Aku melepaskan keempat mantra tertinggi sekaligus dan mendengarkan semua orang kecuali putra mahkota dan Gardner menjerit saat mantra teleportasi menyelimuti kami. Putra Mahkota John mengangguk sedikit.
“Nah,” kataku, masih merasakan kehangatan Lydia saat kami mendarat di atap gedung terdekat. Lalu aku meringis dan mengerang, “Ya ampun.”
Rumah Gardner adalah neraka yang menjulang tinggi. Bagaimana saya bisa menjelaskan hal ini?
“Saya merasa sangat segar!” Lydia menyatakan, menyarungkan pedangnya dengan satu gerakan ahli. “Kita seharusnya melakukan itu sejak awal!”
Atra yang bermata cerah tampak sama antusiasnya.
Melihat mereka, aku tidak sanggup menyuarakan kekhawatiranku sendiri. Aku menyimpan tongkatku, masih mengerang dalam hati. Lalu aku merasakan ada dua orang di belakang kami—satu familiar dan satu lagi baru bagiku.

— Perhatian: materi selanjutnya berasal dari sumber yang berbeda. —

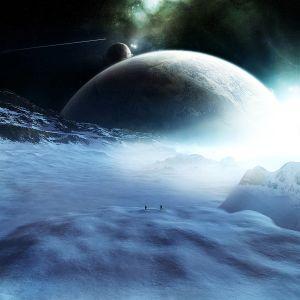 Fifth Dimension - Cool Breeze 3
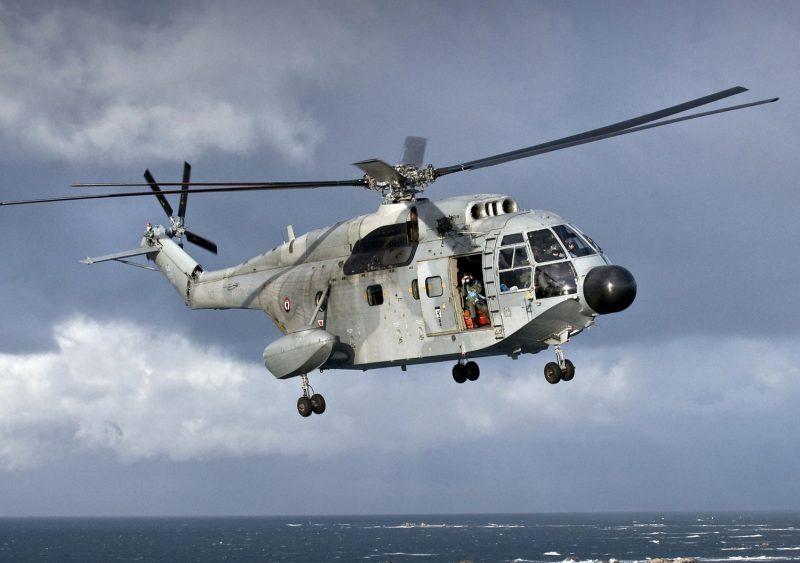Тяжелый вертолет SA.321 «Супер Фрелон»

“Tn. Allen, Nyonya Lydia, Nona Atra!”
“Semuanya sudah siap untukmu.”
“Anna?” Saya bertanya.
“Anna, Maya!” Lidia berseru. “Waktu yang tepat.”
Di sana berdiri kepala pelayan keluarga Leinster dengan sebuah koper di tangannya dan Anko, entah kenapa, di bahu kirinya. Pelayan yang menurutku lembut itu ada bersamanya, membawa topi putih dan mantel bepergian.
Atra, yang selalu penasaran, dengan penuh semangat duduk di bagasi.
“Oh! Bukankah dia berharga?” raung Anna.
“Ini dia, Nona-nona,” kata pelayan bernama Maya sambil membantu Lydia dan Atra mengenakan topi dan mantel.
“B-Permisi, Anna,” kataku ragu-ragu, masih belum bisa memahami situasinya. “Untuk apa semua ini?”
“Bukankah sudah jelas?” Jawab Lydia sambil tiba-tiba meraih tangan kananku. “Sekarang, bersiaplah untuk terbang!”
“L-Lydia, aku— Wah!”
“Semoga perjalananmu menyenangkan!” panggil kepala pelayan. “Serahkan masalah ini pada Anna-mu yang rendah hati.”
“Dan Maya,” tambah temannya.
Kemudian, saat kedua wanita itu membungkuk dan Anko mengeong, Lydia meraih koper itu dengan tangan kirinya, mengepakkan sayap pucatnya, dan melesat ke angkasa. Aku buru-buru memindahkan Atra ke punggungku dan menggunakan sihir angin untuk memudahkan penerbangan Lydia. Lagu bahagia anak itu terdengar di udara fajar saat Lydia mengepakkan sayap malaikatnya yang indah, menambah kecepatan. Dan dia menuju ke selatan.
“Lydia,” kataku lemah, “setidaknya kita harus memberi tahu gadis-gadis itu apa—”
“Yah, kami tidak akan melakukannya! Kami akan membiarkan orang tua kami mengkhawatirkan semua detail kecil yang menjengkelkan itu!” Wanita muda berambut merah—yang ulang tahunnya semakin dekat—memelukku erat-erat di udara dan tertawa sepenuh hati. “Untuk sementara waktu hanya kita berdua saja! Dan saya akan memastikan kita mengganti waktu yang hilang!”